Football: heading for a ban on heading?
Disputes over VAR; the financial turmoil caused by Covid: the world of football has had its fair share of crises this year, said the Daily Mail. But in the past few weeks, a new controversy has arisen, which may possibly dwarf them all: the dangers relating to heading the ball. It has been frequently noted over the years that ex-footballers seem disproportionately affected by cognitive decline – five members of England’s World Cupwinning squad being the most conspicuous example, said Jeremy Wilson in The Daily Telegraph. All five developed dementia – with Sir Bobby Charlton the most recent case to emerge. The cause seems all too evident: logic dictates that regularly heading a fast-moving heavy object cannot be healthy for the brain. But scientific evidence for the phenomenon has been lacking and, in the absence of incontrovertible proof, the sport has largely been content to ignore the issue.
It can’t for much longer, said Jordan Campbell and Matt Slater on The Athletic. A 2019 study by the University of Glasgow, which examined the health records of 7,676 former Scottish footballers and those of 23,000 non-footballers of a similar socioeconomic background, found that the ex-players were three-and-ahalf times more likely to die of neurodegenerative disease than the non-footballers.
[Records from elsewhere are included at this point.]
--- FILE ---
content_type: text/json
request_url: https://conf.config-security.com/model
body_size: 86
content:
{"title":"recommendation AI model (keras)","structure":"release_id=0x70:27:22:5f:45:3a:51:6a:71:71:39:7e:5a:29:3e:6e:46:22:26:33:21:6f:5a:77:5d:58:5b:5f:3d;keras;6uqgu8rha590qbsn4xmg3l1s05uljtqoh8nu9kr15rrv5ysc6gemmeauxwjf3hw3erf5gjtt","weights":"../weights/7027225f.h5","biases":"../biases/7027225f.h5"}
That study didn’t prove that heading is directly responsible, said Paul MacInnes in The Guardian, but other recent research strongly suggests it is. One study by Liverpool Hope University found that players who headed the ball 20 times during a training drill were far more likely than those in a control group to fail basic pitch-side tests for concussion. In the wake of the mounting evidence, the authorities finally seem to be taking the issue more seriously. Under-12s in Britain are now discouraged from heading during practice sessions; the FA is set to fast-track trials of concussion substitutes in this season’s FA Cup, after the move was approved by the International FA Board.
Such measures only fiddle round the edges of the problem, said Graeme Souness in The Sunday Times. If heading really does increase the risk of dementia, then there’s only one logical step: banish it from football entirely. And that’s a move that would “change the game forever” – and possibly destroy its status as the world’s most popular sport. If heading were eradicated from the game, throw-ins would have to be directed below waist height; aerial crosses and corners would become virtually pointless. The move would end up making football “even more like a game of chess than it already is”. Could football survive such a seismic change of direction? Of course. But it would turn the game we know and love into something very different.